BEGIN RECORDS FOR THIS TASK
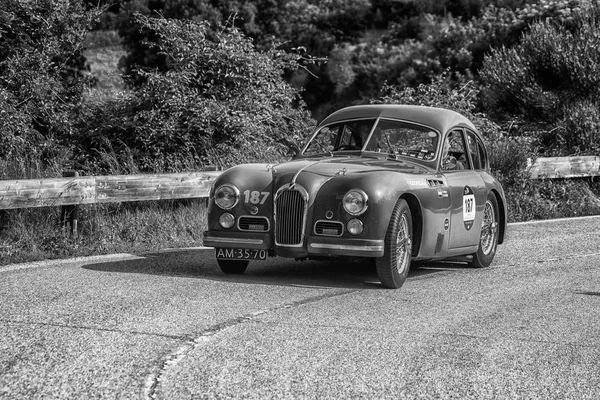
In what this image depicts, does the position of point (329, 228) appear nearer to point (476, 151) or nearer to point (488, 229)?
point (488, 229)

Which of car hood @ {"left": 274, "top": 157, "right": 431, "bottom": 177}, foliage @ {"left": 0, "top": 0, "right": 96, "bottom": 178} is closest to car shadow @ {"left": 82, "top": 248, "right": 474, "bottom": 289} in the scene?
car hood @ {"left": 274, "top": 157, "right": 431, "bottom": 177}

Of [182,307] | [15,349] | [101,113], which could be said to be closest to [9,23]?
[101,113]

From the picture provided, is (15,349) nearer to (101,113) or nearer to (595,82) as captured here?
(101,113)

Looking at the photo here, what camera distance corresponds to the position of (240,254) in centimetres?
943

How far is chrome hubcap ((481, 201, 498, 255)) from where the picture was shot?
1134cm

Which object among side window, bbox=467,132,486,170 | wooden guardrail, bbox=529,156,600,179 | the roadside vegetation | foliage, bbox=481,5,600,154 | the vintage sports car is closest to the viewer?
the vintage sports car

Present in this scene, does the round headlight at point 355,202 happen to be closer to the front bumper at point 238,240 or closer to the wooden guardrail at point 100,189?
the front bumper at point 238,240

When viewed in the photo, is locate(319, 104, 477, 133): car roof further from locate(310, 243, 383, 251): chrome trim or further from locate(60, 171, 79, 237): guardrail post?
locate(60, 171, 79, 237): guardrail post

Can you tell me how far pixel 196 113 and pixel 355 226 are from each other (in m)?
7.90

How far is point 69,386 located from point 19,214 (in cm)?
675

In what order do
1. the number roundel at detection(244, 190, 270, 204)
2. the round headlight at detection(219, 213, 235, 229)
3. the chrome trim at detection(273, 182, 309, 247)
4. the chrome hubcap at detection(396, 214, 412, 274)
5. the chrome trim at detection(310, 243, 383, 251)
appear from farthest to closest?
1. the round headlight at detection(219, 213, 235, 229)
2. the number roundel at detection(244, 190, 270, 204)
3. the chrome hubcap at detection(396, 214, 412, 274)
4. the chrome trim at detection(273, 182, 309, 247)
5. the chrome trim at detection(310, 243, 383, 251)

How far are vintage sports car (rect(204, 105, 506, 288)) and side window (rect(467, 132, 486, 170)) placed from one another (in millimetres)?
170

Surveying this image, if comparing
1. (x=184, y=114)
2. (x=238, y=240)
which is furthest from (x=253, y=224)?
(x=184, y=114)

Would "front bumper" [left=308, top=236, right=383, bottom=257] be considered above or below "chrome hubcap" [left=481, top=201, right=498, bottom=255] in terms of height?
above
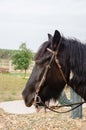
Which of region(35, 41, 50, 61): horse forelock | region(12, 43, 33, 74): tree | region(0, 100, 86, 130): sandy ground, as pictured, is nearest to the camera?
region(35, 41, 50, 61): horse forelock

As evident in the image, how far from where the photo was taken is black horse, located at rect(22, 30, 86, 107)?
395 centimetres

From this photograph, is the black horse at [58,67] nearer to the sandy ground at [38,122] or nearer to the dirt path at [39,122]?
the sandy ground at [38,122]

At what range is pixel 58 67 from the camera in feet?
13.0

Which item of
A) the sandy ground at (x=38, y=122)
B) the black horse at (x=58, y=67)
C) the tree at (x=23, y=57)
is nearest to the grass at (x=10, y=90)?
the sandy ground at (x=38, y=122)

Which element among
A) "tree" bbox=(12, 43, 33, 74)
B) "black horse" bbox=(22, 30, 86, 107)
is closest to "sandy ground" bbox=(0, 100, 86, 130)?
"black horse" bbox=(22, 30, 86, 107)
END RECORDS FOR THIS TASK
▶ **WHAT YOU SHOULD DO**
All of the data needs repeating exactly, but the pictures do not.

▶ **TASK RESPONSE**
In what this image depicts, does the position of point (329, 228) appear nearer to point (476, 151) or nearer to point (488, 229)?
point (488, 229)

Which of car hood @ {"left": 274, "top": 157, "right": 431, "bottom": 177}, foliage @ {"left": 0, "top": 0, "right": 96, "bottom": 178} is closest to car shadow @ {"left": 82, "top": 248, "right": 474, "bottom": 289} in the scene?
car hood @ {"left": 274, "top": 157, "right": 431, "bottom": 177}

Of [182,307] | [15,349] | [101,113], which could be said to be closest to [9,23]?
[101,113]

From the picture provided, is (15,349) nearer to (101,113) or nearer to (595,82) as captured here?
(101,113)

Looking at the photo here, what camera distance corresponds to the position of (240,254) in centimetres?
943

How far is chrome hubcap ((481, 201, 498, 255)) from where the picture was shot?
1134cm

Which object among side window, bbox=467,132,486,170 | wooden guardrail, bbox=529,156,600,179 | the roadside vegetation | foliage, bbox=481,5,600,154 | the vintage sports car is closest to the viewer?
the vintage sports car

Present in this scene, does the round headlight at point 355,202 happen to be closer to the front bumper at point 238,240 or closer to the wooden guardrail at point 100,189?
the front bumper at point 238,240

When viewed in the photo, is locate(319, 104, 477, 133): car roof further from locate(310, 243, 383, 251): chrome trim or further from locate(60, 171, 79, 237): guardrail post?
locate(60, 171, 79, 237): guardrail post

Can you tell me how far pixel 196 113 and pixel 355 226 are from each other (in m)?
7.90

How far is point 69,386 located from point 19,214 (in cm)?
675

In what order do
1. the number roundel at detection(244, 190, 270, 204)
2. the round headlight at detection(219, 213, 235, 229)
3. the chrome trim at detection(273, 182, 309, 247)
4. the chrome hubcap at detection(396, 214, 412, 274)
5. the chrome trim at detection(310, 243, 383, 251)
appear from farthest to closest?
1. the round headlight at detection(219, 213, 235, 229)
2. the number roundel at detection(244, 190, 270, 204)
3. the chrome hubcap at detection(396, 214, 412, 274)
4. the chrome trim at detection(273, 182, 309, 247)
5. the chrome trim at detection(310, 243, 383, 251)

How far are vintage sports car (rect(204, 105, 506, 288)) and side window (rect(467, 132, 486, 170)) placed from one another (in millimetres)?
170

Surveying this image, if comparing
1. (x=184, y=114)
2. (x=238, y=240)
which is furthest from (x=253, y=224)?
(x=184, y=114)

Would "front bumper" [left=308, top=236, right=383, bottom=257] be considered above or below "chrome hubcap" [left=481, top=201, right=498, bottom=255] in terms of height?
above
Which of region(35, 41, 50, 61): horse forelock | region(12, 43, 33, 74): tree | region(0, 100, 86, 130): sandy ground, as pictured, is nearest to the camera?
region(35, 41, 50, 61): horse forelock

As evident in the image, how far from where the photo was taken is black horse, located at rect(22, 30, 86, 107)?
395 centimetres

From this photograph, is the black horse at [58,67] nearer to the sandy ground at [38,122] or nearer to the dirt path at [39,122]?
the sandy ground at [38,122]

At what range is pixel 58 67 from the camera in feet?
13.0

Which item of
A) the sandy ground at (x=38, y=122)
B) the black horse at (x=58, y=67)
C) the tree at (x=23, y=57)
is nearest to the grass at (x=10, y=90)?
the sandy ground at (x=38, y=122)

Which element among
A) "tree" bbox=(12, 43, 33, 74)
B) "black horse" bbox=(22, 30, 86, 107)
is closest to "sandy ground" bbox=(0, 100, 86, 130)?
"black horse" bbox=(22, 30, 86, 107)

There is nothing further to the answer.